Recorded data -
···

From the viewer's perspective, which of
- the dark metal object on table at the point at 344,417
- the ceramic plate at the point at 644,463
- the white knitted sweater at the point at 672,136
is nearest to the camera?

···

Task directions - Return the listing above line for line, with no changes.

Answer to the problem -
From the viewer's perspective, which of
- the dark metal object on table at the point at 344,417
- the ceramic plate at the point at 644,463
- the white knitted sweater at the point at 672,136
is nearest to the camera?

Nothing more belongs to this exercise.